Sam - IIRC the 91st had ~ 197 B-17s that FTR.. did you know that your Little Friends at Steeple Morden had 192 FTR despite flying a year shorter combat ops.. of course one crew member/ac is a lot fewer than 10/ac.

Here is one of your guys that belly landed with full load right after TO, at Steeple Morden, on March 6, 1944 - Big B day.


----------



## Erich (Oct 24, 2008)

Bill you've studied the Merseburg mission at all ? Sent some stuff to Sam a couple years ago but not sure if he ever got them

what a horror story for both sides ~ IV.Sturm/JG 3 assaulted Sam's 91st bg and the II.Sturm/JG 4 assaulted the 457th bg.

JG 3's Sturmgruppe "claimed" some 17 B-17's on 2 November 1944 and losing at least 22 Fw 190A-8's in process due to varying causes, but mostly through air combat situations .........sorry getting a bit OT here.

E ~


----------



## drgondog (Oct 24, 2008)

Erich said:


> Bill you've studied the Merseburg mission at all ? Sent some stuff to Sam a couple years ago but not sure if he ever got them
> 
> what a horror story for both sides ~ IV.Sturm/JG 3 assaulted Sam's 91st bg and the II.Sturm/JG 4 assaulted the 457th bg.
> 
> ...



Yes I have.

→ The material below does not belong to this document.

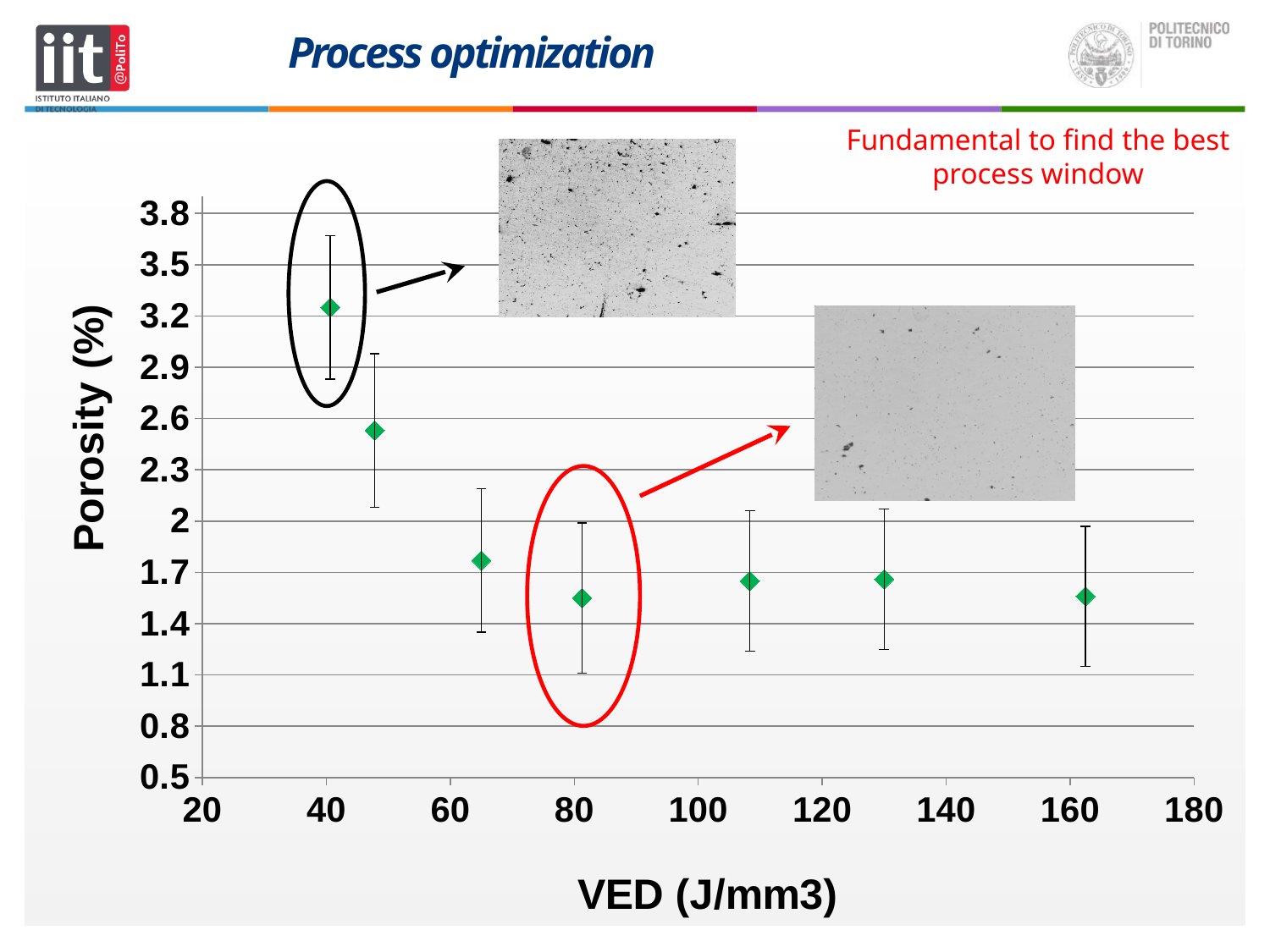
Is the porosity of the point circled in red greater or less than 1.7? less What is the label of the x axis? VED (J/mm3) Which has the higher porosity, the second point from the left or the third point from the left? The second point from the left How many data points are plotted on the chart? 7 What kind of chart is shown on the slide? Scatter chart Is the point with the highest porosity at the left end or the right end of the x axis? Left end Is the porosity of the rightmost point greater or less than 2? less Is the porosity of the leftmost point greater or less than 3? greater What is the label of the y axis? Porosity (%) Which has the higher porosity, the leftmost point or the rightmost point? The leftmost point Overall, does porosity rise or fall as VED increases along the x axis? Fall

The 91st officially lost 12 of 13 to GF and the 457th lost 9 of 9 to GF.

IIRC that mission was the last one of the war for either BG to lose more than 4 B-17s to German fighters. 

The 355th was escorting 2nd BD B-24s and didn't lose any bombers that day.


----------



## Erich (Oct 24, 2008)

yes a terrible turn for the two Sturmgruppen this date for what they did......the inevitable was happening to them more than what they realized.

Ed Gates did a good write up of the overview for the 91st bg on their dedicated website as well as the 457th bg site, lost 9, 5 major damage and 4 minor, the 457th claimed 8 destroyed and 2 probable.
Remember writing group historian Willard Reese with my findings back in winter of 2001 as he had no clue whom attacked them - the 457th bg, and inf act I translated the LW accoutn from the German for his and his bg database

small world and crazy times........


----------



## drgondog (Oct 24, 2008)

Erich said:


> yes a terrible turn for the two Sturmgruppen this date for what they did......the inevitable was happening to them more than what they realized.
> 
> Ed Gates did a good write up of the overview for the 91st bg on their dedicated website as well as the 457th bg site, lost 9, 5 major damage and 4 minor, the 457th claimed 8 destroyed and 2 probable.
> Remember writing group historian Willard Reese with my findings back in winter of 2001 as he had no clue whom attacked them - the 457th bg, and inf act I translated the LW accoutn from the German for his and his bg database
> ...



Good stuff E ~ you and others like Leo Etgen have been a huge assist in piecing the combatants for me.


----------



## b17sam (Oct 24, 2008)

Erich ---- Your last post is 100% correct. Now there are 2 of us not sure if I received your stuff on Merseberg. Would you please send that stuff again. Thank you. Check out the full page on my website at B-17 B-24 Pictures Information 8th Air Force Flying Fortress Liberator Ploesti Schweinfurt Merseberg Berlin missions about Murdersberg. Fortunately, our crew was on stand-down on Nov 2 '44, but I can confirm that _only _ 15 of our group's B17s failed to return that day. Our crew was on the next mission to Murdersberg on Nov 21 when Klette, our squadron CO took us down to 17000 feet to bomb the target.


----------



## Erich (Oct 24, 2008)

and likewise B ~ especially for my future title


----------